* [Supplied data]:
··········
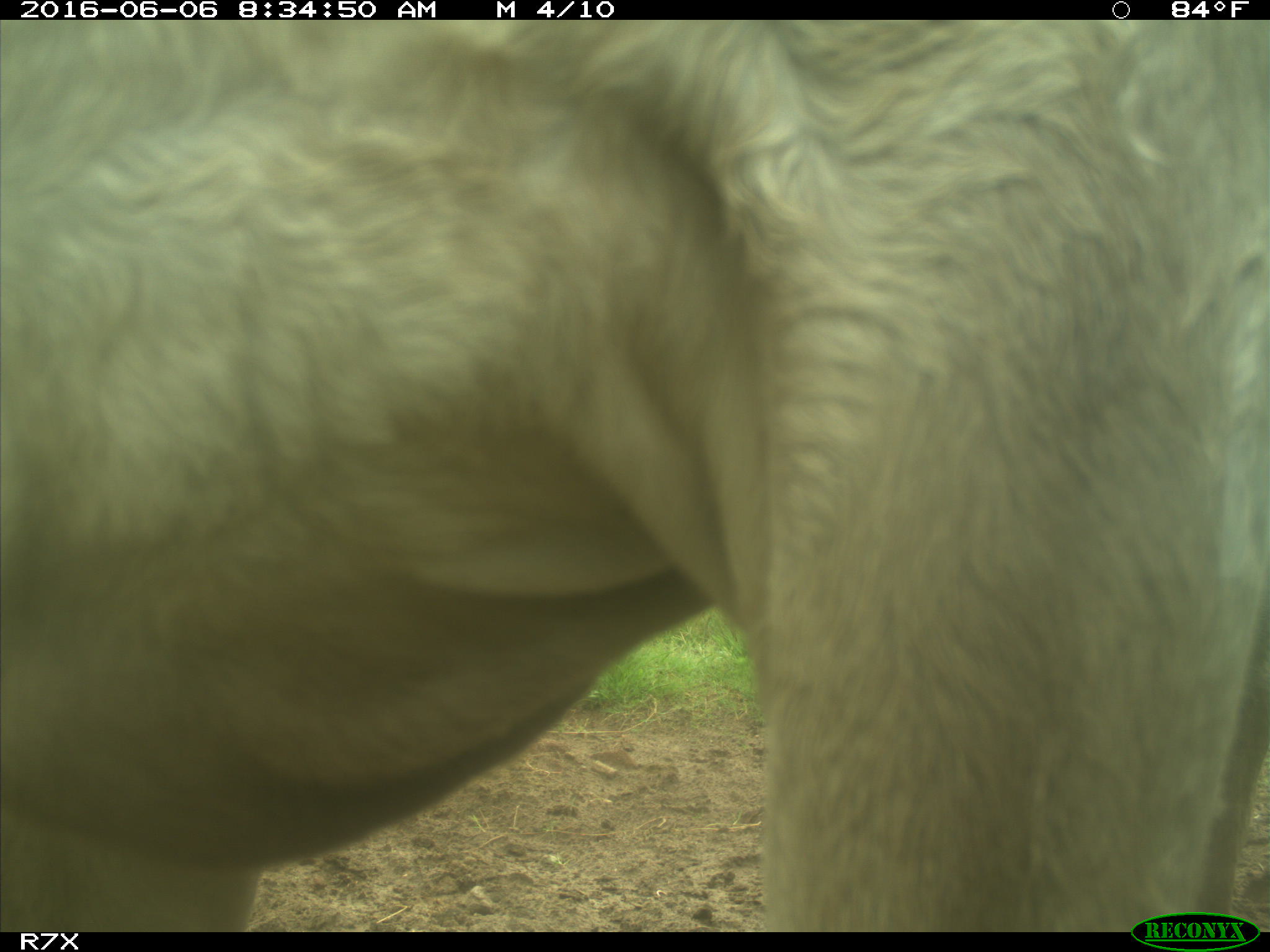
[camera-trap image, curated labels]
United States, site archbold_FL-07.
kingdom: Animalia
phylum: Chordata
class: Mammalia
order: Artiodactyla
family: Bovidae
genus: Bos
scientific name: Bos taurus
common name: domestic cow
Bos taurus (domestic cow).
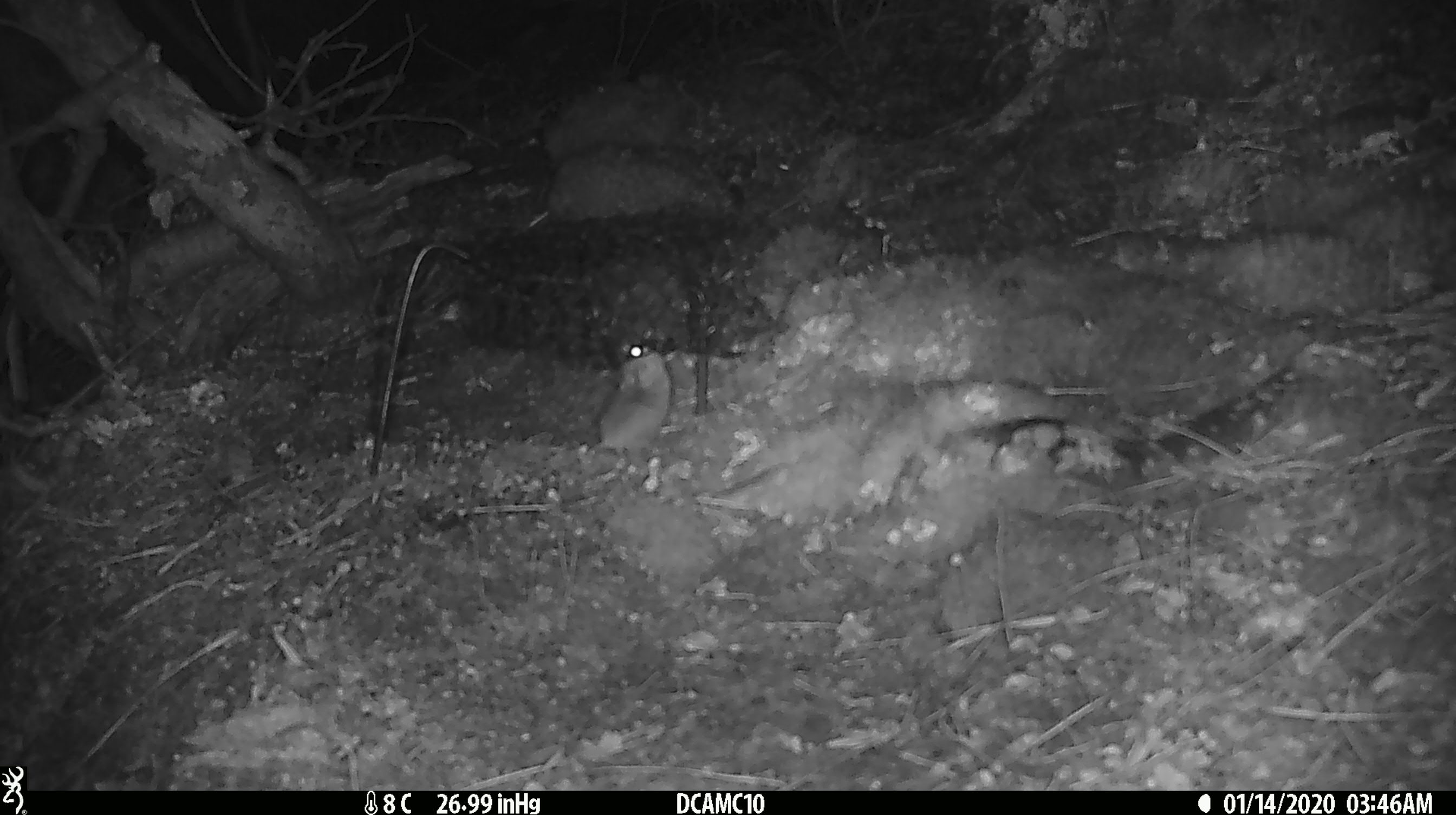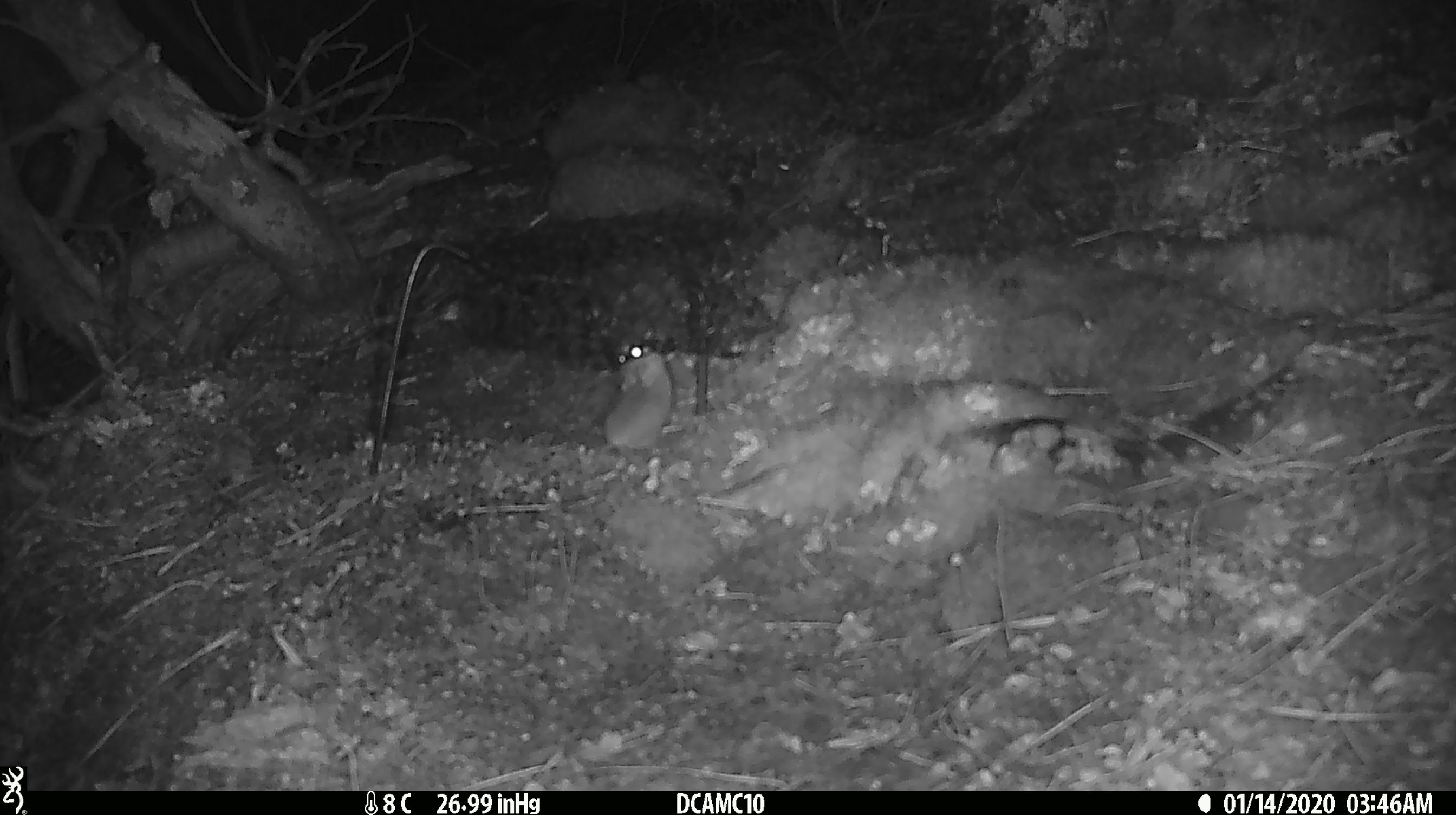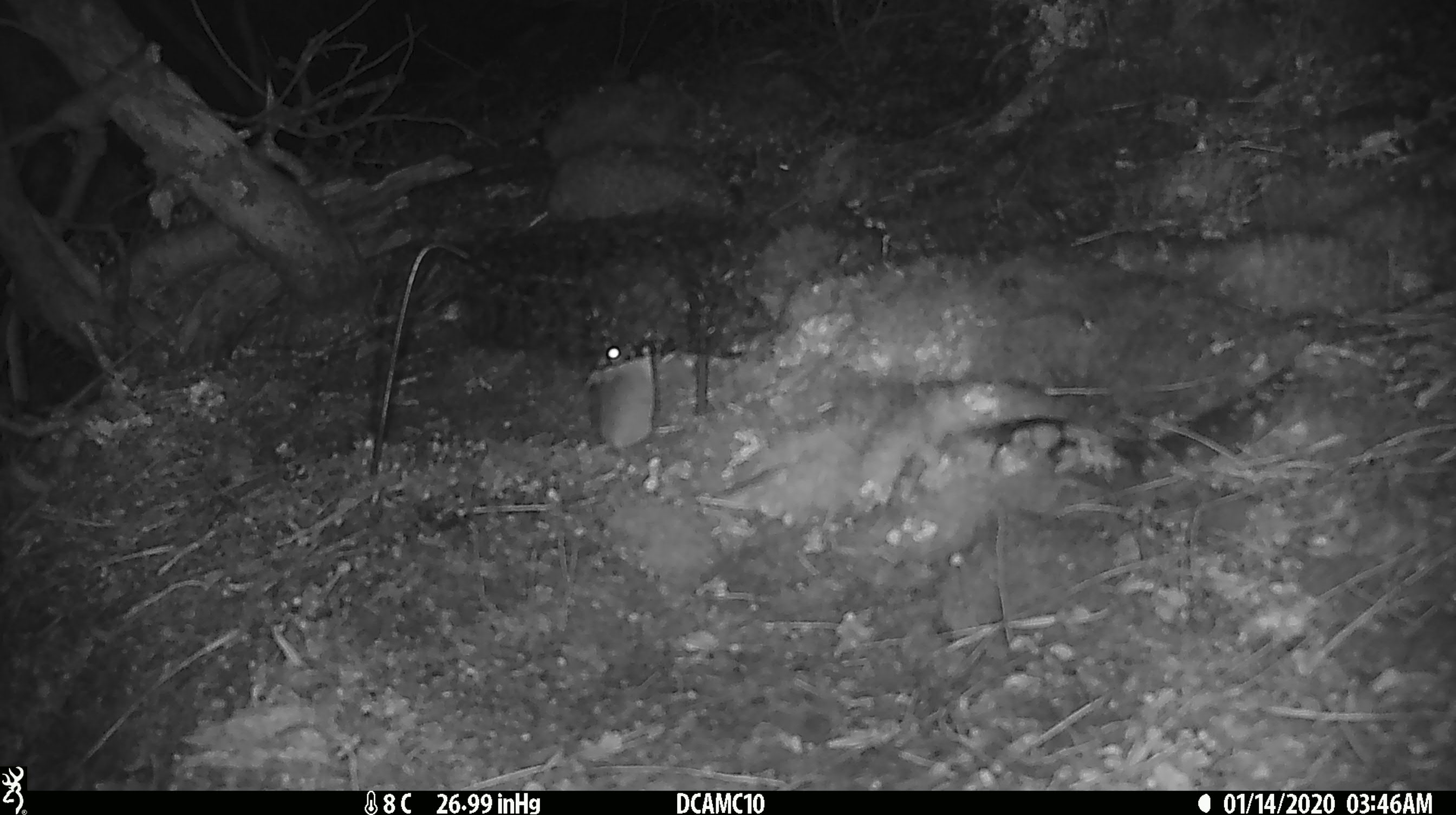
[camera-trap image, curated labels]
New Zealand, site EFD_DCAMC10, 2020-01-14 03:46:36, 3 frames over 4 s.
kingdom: Animalia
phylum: Chordata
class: Mammalia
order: Rodentia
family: Muridae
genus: Mus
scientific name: Mus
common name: mouse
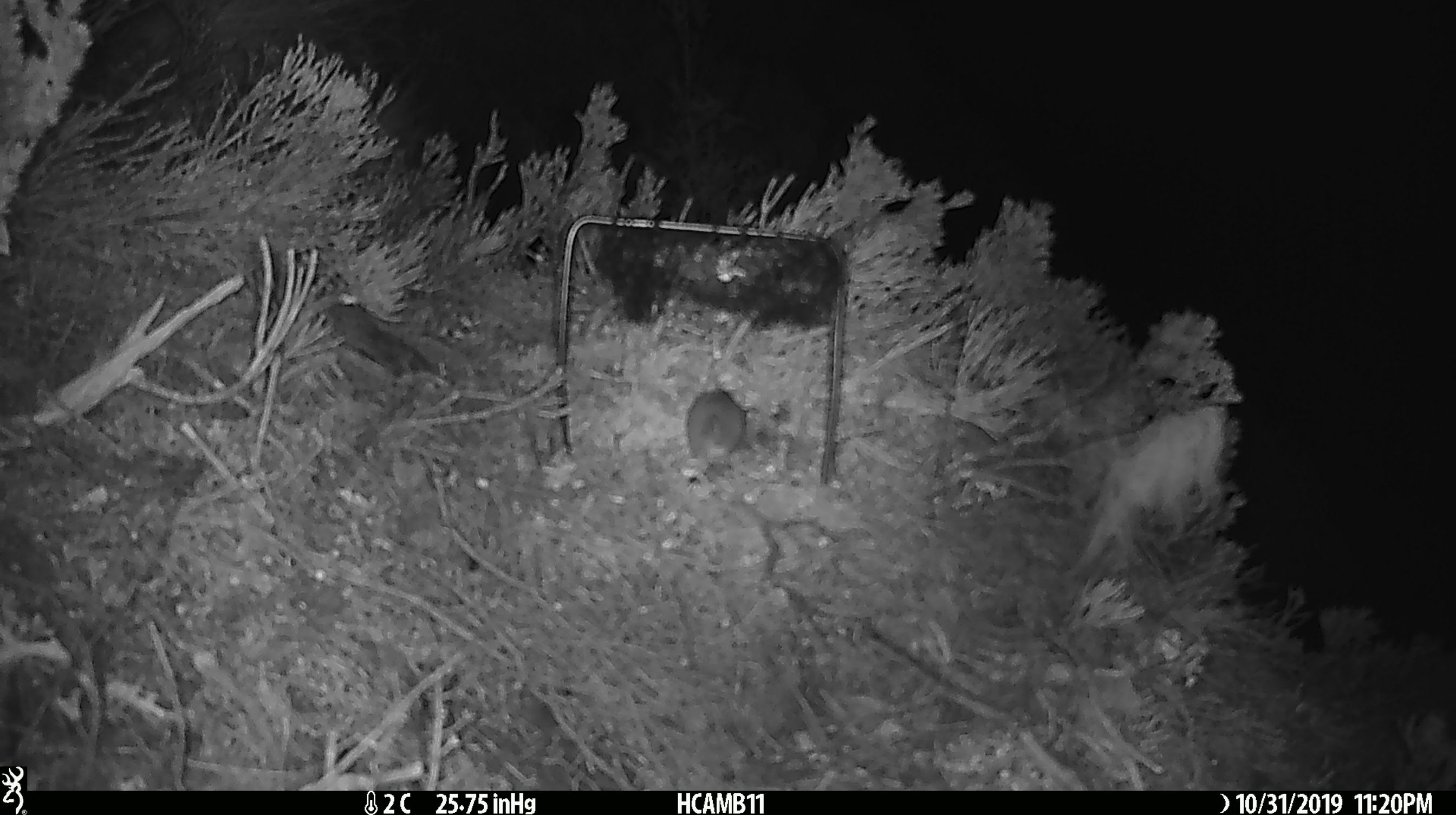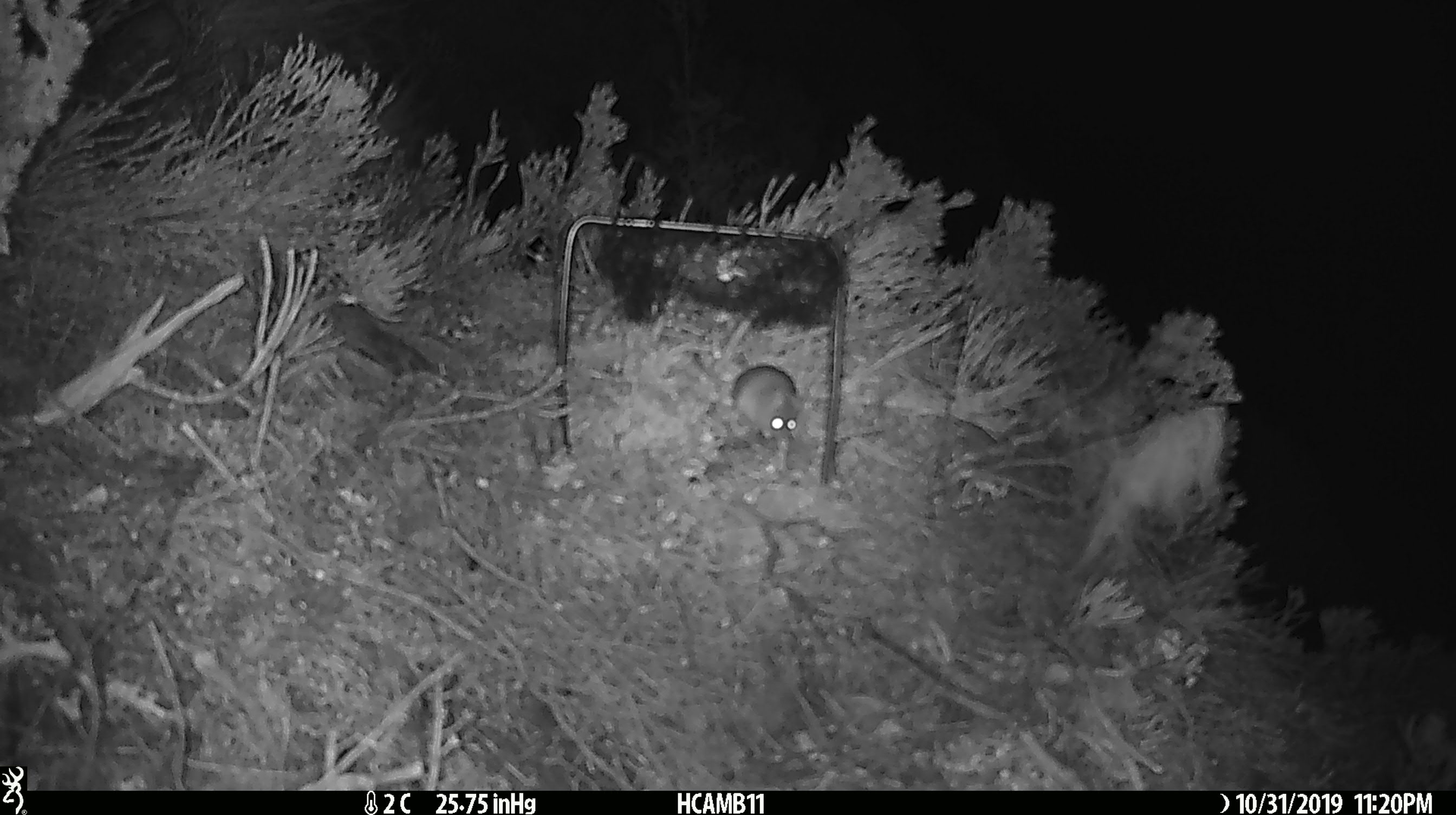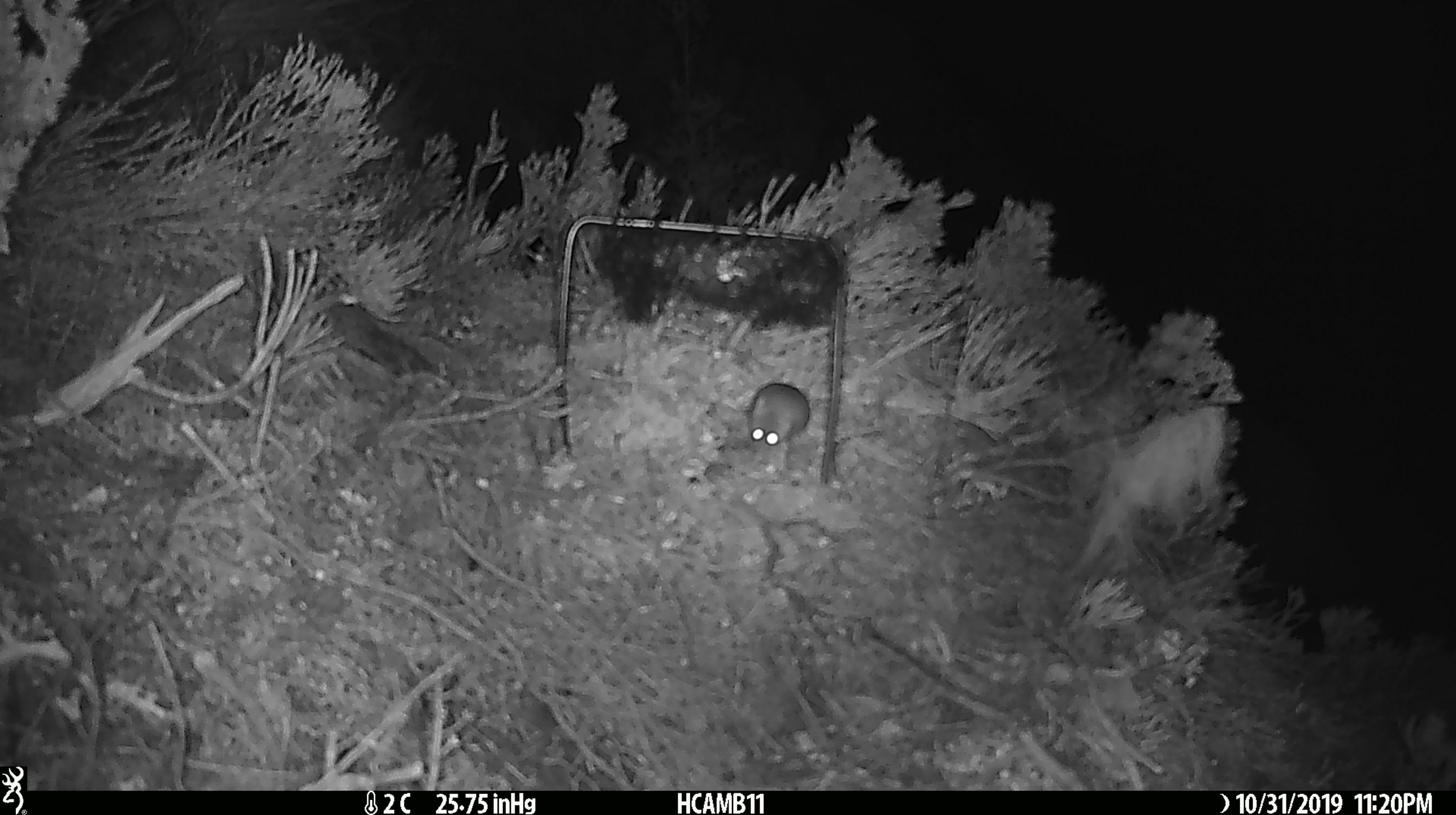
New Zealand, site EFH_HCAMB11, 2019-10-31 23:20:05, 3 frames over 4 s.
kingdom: Animalia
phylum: Chordata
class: Mammalia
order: Rodentia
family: Muridae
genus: Mus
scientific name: Mus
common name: mouse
Mouse (Mus).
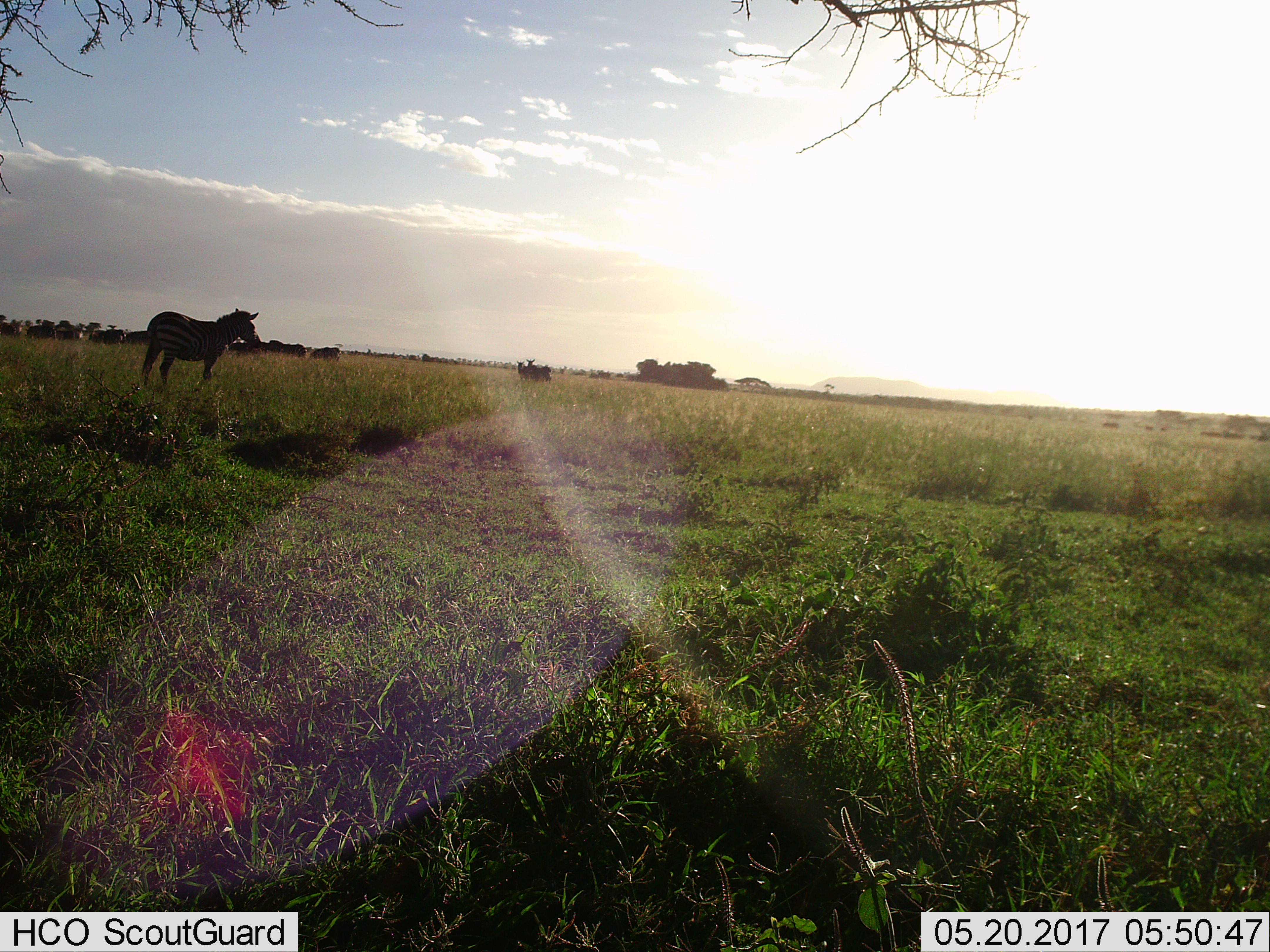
··········
* [Exercise instructions]: The answer must repeat every record exactly, with all pictures left out.

* [Finished task]:
[camera-trap image, curated labels]
United States, site archbold_FL-07.
kingdom: Animalia
phylum: Chordata
class: Mammalia
order: Artiodactyla
family: Bovidae
genus: Bos
scientific name: Bos taurus
common name: domestic cow
Bos taurus (domestic cow).
[camera-trap image, curated labels]
New Zealand, site EFD_DCAMC10, 2020-01-14 03:46:36, 3 frames over 4 s.
kingdom: Animalia
phylum: Chordata
class: Mammalia
order: Rodentia
family: Muridae
genus: Mus
scientific name: Mus
common name: mouse
New Zealand, site EFH_HCAMB11, 2019-10-31 23:20:05, 3 frames over 4 s.
kingdom: Animalia
phylum: Chordata
class: Mammalia
order: Rodentia
family: Muridae
genus: Mus
scientific name: Mus
common name: mouse
Mouse (Mus).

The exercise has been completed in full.